Même si la jurisprudence n’est pas encore clairement établie en matière de pratiques restrictives de concurrence au niveau national, il convient, de manière générale, de retenir le lieu d’exécution de la prestation pour déterminer le droit applicable. De plus, les règles relatives aux délais de paiement peuvent être considérées comme des « lois de police » c’est-à-dire qu’elles s’appliquent même si les cocontractants choisissent de se soumettre à un autre droit.

Dans l’hypothèse évoquée, la prestation est effectuée en Nouvelle-Calédonie (les produits sont destinés au marché calédonien) et il faut donc respecter les règles du code de commerce applicable en Nouvelle-Calédonie

A l’inverse, si vous êtes fournisseur et que votre client est en métropole, ce sont a priori les règles du code de commerce de l’Etat qui seront suivies (délai de 30 jours sauf dispositions contractuelles contraires).

Pour des relations commerciales avec des entreprises étrangères, il faut regarder au cas par cas, car il est possible que des conventions internationales s’appliquent et puissent avoir un impact sur les règles applicables en matière de délai de paiement.

Je veux saisir l’Autorité pour obtenir une sanction de mon client qui ne respecte pas les délais de paiement. Concrètement, comment dois-je procéder ? 
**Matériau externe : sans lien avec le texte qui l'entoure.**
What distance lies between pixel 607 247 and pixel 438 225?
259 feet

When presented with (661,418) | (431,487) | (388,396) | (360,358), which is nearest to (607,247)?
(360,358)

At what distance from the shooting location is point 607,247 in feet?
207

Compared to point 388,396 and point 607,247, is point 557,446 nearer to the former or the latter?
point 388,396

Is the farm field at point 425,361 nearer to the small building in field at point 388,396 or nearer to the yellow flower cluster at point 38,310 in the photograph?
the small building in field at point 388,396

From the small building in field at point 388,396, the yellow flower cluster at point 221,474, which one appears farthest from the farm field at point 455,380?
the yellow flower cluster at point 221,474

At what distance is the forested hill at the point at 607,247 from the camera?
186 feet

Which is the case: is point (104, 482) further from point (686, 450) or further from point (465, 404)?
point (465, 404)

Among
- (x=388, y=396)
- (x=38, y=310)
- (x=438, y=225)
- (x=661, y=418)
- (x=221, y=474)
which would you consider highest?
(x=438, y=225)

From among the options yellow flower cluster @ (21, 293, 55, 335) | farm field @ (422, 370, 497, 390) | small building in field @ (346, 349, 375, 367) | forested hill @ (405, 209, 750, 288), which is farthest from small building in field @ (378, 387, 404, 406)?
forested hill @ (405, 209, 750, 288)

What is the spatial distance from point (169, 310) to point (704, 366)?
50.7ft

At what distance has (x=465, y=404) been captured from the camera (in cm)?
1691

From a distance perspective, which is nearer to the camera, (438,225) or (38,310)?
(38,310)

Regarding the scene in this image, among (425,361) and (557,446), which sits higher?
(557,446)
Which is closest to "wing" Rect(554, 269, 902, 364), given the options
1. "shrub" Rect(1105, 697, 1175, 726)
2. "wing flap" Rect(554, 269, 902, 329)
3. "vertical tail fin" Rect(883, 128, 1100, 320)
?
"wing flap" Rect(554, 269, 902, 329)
Vous devez réunir le maximum d’éléments, afin de prouver que le client n’a pas respecté les délais de paiement.

Vous pouvez ensuite déposer une plainte auprès de l’Autorité en mentionnant :

  • votre identité (pour les personnes physiques : nom, prénom ; pour les personnes morales : raison sociale, siège social, représentant ; pour tous : adresses et numéro de téléphone)
  • les dispositions du code de commerce qui selon vous n’ont pas été respectées (article Lp. 443-2 pour les délais de paiement) et les faits de l’espèce
  • le contexte : description de la relation commerciale
  • les éléments qui vous permettent de considérer que la loi n’a pas été respectée, avec toute pièce à l’appui (cf. diapo suivante)
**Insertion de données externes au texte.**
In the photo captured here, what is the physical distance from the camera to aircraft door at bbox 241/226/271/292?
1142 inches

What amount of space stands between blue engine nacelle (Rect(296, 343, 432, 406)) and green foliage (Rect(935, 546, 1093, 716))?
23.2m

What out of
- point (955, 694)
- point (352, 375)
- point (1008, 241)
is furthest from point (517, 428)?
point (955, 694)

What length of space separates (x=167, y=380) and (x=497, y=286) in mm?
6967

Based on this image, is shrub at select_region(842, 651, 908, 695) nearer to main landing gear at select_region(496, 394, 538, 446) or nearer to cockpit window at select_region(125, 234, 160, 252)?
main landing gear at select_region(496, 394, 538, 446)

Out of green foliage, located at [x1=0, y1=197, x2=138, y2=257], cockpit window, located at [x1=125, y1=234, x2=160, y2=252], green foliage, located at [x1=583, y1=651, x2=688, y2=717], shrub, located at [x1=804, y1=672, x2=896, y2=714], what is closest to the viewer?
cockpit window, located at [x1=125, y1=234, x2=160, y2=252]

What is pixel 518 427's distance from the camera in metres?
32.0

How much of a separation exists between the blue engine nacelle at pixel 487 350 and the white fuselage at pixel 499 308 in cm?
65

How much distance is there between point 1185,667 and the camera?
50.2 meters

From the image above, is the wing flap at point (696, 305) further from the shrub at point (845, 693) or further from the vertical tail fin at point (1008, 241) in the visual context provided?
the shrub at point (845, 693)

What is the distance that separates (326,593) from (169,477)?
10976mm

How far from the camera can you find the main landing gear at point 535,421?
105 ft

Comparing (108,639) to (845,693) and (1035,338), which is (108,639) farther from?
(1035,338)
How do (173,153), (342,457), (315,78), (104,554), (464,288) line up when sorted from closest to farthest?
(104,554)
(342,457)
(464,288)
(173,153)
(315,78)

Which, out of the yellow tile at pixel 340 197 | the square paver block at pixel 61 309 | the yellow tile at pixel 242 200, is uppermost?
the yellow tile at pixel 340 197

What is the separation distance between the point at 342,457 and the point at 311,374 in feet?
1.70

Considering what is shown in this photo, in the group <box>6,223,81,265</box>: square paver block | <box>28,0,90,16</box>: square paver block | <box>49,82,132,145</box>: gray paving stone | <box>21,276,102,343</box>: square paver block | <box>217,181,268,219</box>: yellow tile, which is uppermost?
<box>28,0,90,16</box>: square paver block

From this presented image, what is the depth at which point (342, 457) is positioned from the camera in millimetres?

Cette plainte devra être adressée à l’Autorité soit par LRAR soit par dépôt au siège de l’Autorité contre délivrance d’un récépissé, sous format papier en deux exemplaires et sous format électronique.

Exemples de pièces à produire à l’appui de la plainte

  • La balance clients (factures de vente et d’achat de l’entreprise)
  • La balance âgée clients (ensemble des règlements attendus avec mise en évidence des retards d’encaissement)
  • La liasse fiscale
  • Le grand livre client lettré de la période considérée
  • Un échantillon des factures et preuves de paiement correspondantes (comptes bancaires, mails…)
  • Le cas échéant, les CGV et CGA

Après le dépôt de ma plainte auprès de l’Autorité, que se passe-t-il ?

  1. Le service d’instruction de l’Autorité va mener une enquête pour vérifier s’il existe effectivement un risque de manquement aux règles applicables en matière de délais de paiement. Dans ce cadre, l’entreprise plaignante est contactée et le rapporteur qui traite le dossier peut être amené à lui demander des documents comptables ou d’autres pièces. 
  2. Si le rapporteur conclut au manquement, il saisit le rapporteur général qui informe l’entreprise en cause des sanctions encourues, de son droit à prendre connaissance des pièces du dossier et à se faire assister.
  3. Les parties ont un mois pour présenter leurs observations écrites ou orales.
  4. Le service d’instruction propose à l’Autorité :
  • soit de prononcer une injonction pour faire cesser la pratique et / ou de prononcer une amende
  • soit de constater qu’il n’y a pas lieu à poursuivre
  1. Les parties sont convoquées en séance pour présenter leurs observations puis l’Autorité statue et rend sa décision (à juge unique si les sanctions pécuniaires n’excèdent pas 5 MF).